その一方で曲の終盤転調した部分以降は、歌声にも少し力強さが増しています。

JUNNA そこは「大人になる」っていう想いに繋がっていくので、自分的にも決意表明するような姿を最後まで見せられたらいいなと思って、強く歌いました。やっぱり17才から18才って数字としてはそんな変わらないですけど、22時以降も仕事できるようになりますし(笑)、大人の階段をひとつ上っていくような感じがあるので。

この曲のMVには、駐車場に佇みながら歌っているシーンなど、世代的にどこか感じてしまう孤独のようなものが込められているように思いました。
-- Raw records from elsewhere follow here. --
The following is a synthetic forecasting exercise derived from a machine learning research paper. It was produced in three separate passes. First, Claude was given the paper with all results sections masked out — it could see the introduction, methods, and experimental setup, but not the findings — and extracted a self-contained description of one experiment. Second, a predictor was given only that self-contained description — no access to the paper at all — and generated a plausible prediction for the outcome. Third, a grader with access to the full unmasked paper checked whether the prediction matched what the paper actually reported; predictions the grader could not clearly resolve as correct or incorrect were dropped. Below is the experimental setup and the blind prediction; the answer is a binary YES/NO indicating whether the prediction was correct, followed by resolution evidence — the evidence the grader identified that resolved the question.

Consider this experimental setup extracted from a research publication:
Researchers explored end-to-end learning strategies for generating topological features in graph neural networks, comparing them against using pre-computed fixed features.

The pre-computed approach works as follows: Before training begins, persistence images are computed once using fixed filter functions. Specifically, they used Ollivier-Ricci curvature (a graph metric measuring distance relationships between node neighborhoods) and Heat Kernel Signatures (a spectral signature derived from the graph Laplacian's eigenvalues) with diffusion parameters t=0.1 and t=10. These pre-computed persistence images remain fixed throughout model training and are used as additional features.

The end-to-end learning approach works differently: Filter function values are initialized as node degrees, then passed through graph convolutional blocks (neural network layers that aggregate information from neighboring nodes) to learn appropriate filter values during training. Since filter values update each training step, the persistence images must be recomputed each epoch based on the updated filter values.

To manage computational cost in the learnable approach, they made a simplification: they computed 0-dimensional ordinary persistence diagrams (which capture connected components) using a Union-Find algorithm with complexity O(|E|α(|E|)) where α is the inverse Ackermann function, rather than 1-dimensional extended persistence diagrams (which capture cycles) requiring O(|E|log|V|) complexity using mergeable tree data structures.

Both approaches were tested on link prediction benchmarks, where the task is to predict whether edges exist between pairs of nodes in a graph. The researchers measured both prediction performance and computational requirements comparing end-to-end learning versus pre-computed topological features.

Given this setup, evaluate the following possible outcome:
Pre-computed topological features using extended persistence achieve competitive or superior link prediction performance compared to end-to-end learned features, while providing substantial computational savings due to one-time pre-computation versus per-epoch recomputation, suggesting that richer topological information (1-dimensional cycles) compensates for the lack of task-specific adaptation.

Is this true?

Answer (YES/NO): NO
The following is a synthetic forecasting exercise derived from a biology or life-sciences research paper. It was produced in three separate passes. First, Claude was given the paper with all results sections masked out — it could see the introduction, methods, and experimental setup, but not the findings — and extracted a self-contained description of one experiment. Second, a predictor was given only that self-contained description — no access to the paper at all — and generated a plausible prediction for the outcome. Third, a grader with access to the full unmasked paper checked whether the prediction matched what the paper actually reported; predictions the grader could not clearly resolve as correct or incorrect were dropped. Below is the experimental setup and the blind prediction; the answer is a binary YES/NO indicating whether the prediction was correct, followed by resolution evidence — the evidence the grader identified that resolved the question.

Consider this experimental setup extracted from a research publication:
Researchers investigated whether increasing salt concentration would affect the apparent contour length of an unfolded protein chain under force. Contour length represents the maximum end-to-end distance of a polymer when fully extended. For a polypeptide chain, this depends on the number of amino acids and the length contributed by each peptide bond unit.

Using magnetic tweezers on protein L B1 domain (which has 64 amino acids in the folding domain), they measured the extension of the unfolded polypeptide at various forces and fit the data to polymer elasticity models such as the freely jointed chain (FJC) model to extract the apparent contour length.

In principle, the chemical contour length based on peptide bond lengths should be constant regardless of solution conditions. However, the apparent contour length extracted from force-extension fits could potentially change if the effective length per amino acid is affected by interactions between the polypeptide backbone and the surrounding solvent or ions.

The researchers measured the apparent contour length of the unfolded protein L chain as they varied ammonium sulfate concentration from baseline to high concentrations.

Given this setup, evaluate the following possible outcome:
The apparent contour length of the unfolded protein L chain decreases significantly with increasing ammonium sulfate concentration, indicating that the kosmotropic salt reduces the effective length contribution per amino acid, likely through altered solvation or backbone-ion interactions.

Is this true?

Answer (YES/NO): NO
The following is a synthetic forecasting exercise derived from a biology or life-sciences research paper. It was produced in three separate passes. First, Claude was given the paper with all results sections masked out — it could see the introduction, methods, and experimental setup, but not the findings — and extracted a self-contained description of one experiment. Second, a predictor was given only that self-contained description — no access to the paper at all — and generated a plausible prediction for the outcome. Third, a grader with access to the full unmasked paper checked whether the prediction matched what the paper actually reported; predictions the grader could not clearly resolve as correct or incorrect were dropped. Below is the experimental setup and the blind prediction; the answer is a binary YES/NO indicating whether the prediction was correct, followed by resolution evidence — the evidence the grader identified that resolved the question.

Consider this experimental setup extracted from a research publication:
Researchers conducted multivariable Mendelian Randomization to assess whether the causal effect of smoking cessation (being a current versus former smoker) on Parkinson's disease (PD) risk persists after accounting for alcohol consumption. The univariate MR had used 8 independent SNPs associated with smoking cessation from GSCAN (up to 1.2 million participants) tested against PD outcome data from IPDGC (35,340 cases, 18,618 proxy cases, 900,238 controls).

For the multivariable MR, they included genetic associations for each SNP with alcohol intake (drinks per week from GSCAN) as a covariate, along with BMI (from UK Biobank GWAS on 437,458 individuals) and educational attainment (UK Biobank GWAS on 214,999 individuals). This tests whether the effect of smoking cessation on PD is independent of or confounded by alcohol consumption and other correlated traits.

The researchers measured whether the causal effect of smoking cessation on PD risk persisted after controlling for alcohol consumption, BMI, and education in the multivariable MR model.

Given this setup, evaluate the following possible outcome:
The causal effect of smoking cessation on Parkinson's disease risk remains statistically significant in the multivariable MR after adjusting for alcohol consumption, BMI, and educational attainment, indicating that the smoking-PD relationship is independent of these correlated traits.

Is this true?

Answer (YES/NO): NO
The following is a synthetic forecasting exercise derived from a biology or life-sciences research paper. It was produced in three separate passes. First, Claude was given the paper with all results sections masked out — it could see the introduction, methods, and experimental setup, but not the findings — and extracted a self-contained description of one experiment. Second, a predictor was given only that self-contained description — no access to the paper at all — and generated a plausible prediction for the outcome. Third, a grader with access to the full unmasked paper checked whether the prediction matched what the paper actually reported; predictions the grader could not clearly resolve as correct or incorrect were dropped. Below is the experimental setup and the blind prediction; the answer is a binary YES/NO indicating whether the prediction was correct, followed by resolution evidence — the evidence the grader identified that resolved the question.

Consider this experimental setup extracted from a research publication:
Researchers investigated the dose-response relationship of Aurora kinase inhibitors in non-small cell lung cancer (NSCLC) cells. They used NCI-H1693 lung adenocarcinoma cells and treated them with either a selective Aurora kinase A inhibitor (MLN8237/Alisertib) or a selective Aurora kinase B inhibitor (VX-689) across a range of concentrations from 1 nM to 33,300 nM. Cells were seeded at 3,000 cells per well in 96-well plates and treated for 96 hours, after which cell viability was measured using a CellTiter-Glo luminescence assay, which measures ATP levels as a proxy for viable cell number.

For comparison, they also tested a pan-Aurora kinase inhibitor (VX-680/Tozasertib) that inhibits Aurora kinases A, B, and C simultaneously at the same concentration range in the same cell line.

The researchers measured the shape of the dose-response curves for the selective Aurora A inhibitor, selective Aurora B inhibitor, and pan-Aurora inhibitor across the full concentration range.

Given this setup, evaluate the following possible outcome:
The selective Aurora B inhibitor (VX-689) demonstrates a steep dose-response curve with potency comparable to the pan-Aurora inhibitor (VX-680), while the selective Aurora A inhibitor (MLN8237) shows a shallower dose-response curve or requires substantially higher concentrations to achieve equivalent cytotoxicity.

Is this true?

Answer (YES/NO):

JUNNA そうですね。今回はジャケットも含めて“孤独”というものが大きなコンセプトになっていて。ジャケットではスマホを持ってるんですが、スマホを見てるときって誰かと繋がってると思いがちだけれども、結局表面的にしか繋がってない部分があるという気もしていて……そういうところが、“孤独”というものに結びつくのかなと思います。MVももう使われていない広大な駐車場とか、誰もいないフードコートで撮影したりと、全体的に孤独を表しているMVになっています。それと、今回は衣装やメイクもいつもの感じとは違って素朴な感じにしてみたりと、そういうところにも17才らしい要素を入れているんですよ。